> _Exercise task_
Write out the wording of every item below without changing anything, and leave the pictures out.

> _Records provided_
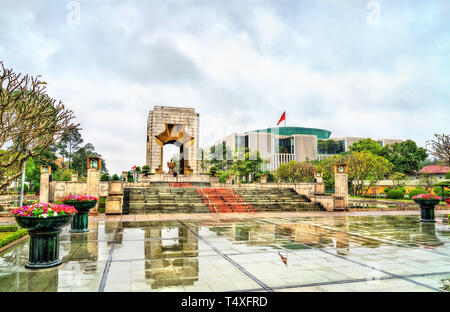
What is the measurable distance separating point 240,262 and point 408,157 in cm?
5962

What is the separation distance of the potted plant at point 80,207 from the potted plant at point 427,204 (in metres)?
13.6

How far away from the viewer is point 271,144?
11912cm

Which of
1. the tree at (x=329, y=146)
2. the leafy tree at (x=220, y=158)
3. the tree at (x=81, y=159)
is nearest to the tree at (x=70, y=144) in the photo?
the tree at (x=81, y=159)

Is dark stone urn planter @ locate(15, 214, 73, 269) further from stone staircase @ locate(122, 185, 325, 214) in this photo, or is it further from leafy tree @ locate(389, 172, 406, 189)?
leafy tree @ locate(389, 172, 406, 189)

> _Result below_
What is the measurable distance separating point 240,262 and point 408,157 in cm?
5962

What is the separation distance of the potted plant at point 80,207 from the potted plant at point 427,204 (in metres)?
13.6

How far away from the viewer is point 271,144?
11912cm

Which of
1. the tree at (x=329, y=146)
2. the leafy tree at (x=220, y=158)
3. the tree at (x=81, y=159)
is nearest to the tree at (x=70, y=144) in the photo?
the tree at (x=81, y=159)

Is dark stone urn planter @ locate(15, 214, 73, 269) further from stone staircase @ locate(122, 185, 325, 214) in this photo, or is it further from leafy tree @ locate(389, 172, 406, 189)?
leafy tree @ locate(389, 172, 406, 189)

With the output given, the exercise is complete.